Winter is a good time to visit Mexico City, in great part thanks to the mild cold—temperatures rarely go lower than 40 degrees—but also because of the great holiday spirit that takes over the city. If you walk or drive by any residential neighborhood, you’ll most likely see a Christmas tree lit up inside many houses and apartments, and when you visit a restaurant or store, it will probably be decorated with tinsel and be playing traditional holiday music (we admit that the tunes may get annoying after a while, but let’s keep the Christmas cheer up, shall we?). The fact is, most of us in the city are very into the holidays, so join the fun at one of these five activities, and don’t forget to indulge in some end-of-year treats, too—hot fruit punch, cod stew, rosca de reyes—because they’re one of the main reasons we get so excited.
Every year, thousands of excited kids (and let’s face it, excited parents, too) brave the cold and the crowds to hang out with Santa at this park in the heart of the city. Check out the fun-fair style rides and food stands, where you can much on everything from hot coffee to pecan loaf to pizza.
“Snow” in Antara Fashion Hall
This Polanco mall isn’t just perfect for doing some holiday shopping—Michael Kors, Calvin Klein, Carolina Herrera, Crate & Barrel—it also becomes a Winter Wonderland every December, with a huge Christmas tree, “snow storms” every evening, and visits from Santa and the Three Wise Men, who are more than happy to pose for photos.
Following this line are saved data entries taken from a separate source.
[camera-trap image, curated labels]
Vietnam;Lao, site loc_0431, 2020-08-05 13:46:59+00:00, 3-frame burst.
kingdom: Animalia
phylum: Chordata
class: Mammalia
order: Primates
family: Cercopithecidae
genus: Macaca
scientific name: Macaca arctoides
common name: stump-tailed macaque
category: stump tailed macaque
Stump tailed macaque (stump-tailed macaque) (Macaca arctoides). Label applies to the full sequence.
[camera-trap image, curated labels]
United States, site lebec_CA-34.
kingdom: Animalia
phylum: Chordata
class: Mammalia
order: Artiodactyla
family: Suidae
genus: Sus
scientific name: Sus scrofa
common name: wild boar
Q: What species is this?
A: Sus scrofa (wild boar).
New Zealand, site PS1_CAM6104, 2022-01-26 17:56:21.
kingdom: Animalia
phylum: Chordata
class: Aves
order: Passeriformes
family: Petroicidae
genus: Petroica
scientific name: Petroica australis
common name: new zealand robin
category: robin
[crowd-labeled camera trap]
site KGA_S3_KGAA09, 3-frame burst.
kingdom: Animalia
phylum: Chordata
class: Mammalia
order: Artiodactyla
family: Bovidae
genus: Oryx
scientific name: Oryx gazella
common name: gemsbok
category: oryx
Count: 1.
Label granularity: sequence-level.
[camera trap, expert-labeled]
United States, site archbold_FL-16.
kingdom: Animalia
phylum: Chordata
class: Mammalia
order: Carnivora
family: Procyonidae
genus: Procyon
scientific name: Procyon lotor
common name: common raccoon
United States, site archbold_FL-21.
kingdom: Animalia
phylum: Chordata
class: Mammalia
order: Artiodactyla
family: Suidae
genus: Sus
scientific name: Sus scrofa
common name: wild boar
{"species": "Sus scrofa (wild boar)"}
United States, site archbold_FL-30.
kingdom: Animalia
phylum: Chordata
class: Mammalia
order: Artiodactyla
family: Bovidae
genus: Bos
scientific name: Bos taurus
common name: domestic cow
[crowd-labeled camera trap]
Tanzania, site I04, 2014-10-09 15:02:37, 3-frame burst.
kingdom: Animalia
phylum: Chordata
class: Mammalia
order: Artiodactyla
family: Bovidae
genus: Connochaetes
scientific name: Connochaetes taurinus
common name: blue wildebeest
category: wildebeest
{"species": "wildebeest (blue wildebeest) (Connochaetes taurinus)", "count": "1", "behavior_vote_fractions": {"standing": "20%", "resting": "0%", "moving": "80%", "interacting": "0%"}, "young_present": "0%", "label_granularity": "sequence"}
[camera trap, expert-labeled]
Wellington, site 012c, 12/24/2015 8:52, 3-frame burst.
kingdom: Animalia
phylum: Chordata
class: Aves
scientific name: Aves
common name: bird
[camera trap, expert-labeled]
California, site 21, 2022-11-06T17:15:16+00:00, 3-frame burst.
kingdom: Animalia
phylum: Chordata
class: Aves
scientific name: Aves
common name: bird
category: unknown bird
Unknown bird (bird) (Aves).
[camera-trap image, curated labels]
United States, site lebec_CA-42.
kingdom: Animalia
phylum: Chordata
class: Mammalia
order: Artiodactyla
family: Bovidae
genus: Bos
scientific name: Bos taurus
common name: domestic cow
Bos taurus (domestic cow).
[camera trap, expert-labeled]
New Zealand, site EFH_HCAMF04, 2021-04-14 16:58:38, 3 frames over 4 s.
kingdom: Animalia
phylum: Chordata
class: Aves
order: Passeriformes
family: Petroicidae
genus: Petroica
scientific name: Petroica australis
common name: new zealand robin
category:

Tchaikovsky’s classic delights Mexican audiences every winter, taking over the Auditorio Nacional for a few weeks of the holiday season. The country’s National Dance Company is in charge of bringing the story of little Clara and her nutcracker to life. Make sure to book your tickets a few months in advance as they sell out quickly.
Nochebuenas in Xochimilco
Decorating your house with poinsettias—or “nochebuenas,” as we call them over here—is a great way to get into the holiday spirit. Head to Xochimilco, where they locally grow and sell thousands and thousands of these beautiful crimson flowers, starting at as little as two dollars per pot.
Lights at Zócalo
Every winter for the past five decades, the city’s main square gets lit up with colorful mosaics made up of thousands of lightbulbs. Candles, flowers, birds and other festive shapes take over the Zócalo’s buildings, surrounding the massive Christmas tree in the middle of the plaza and giving a festive mood to the area.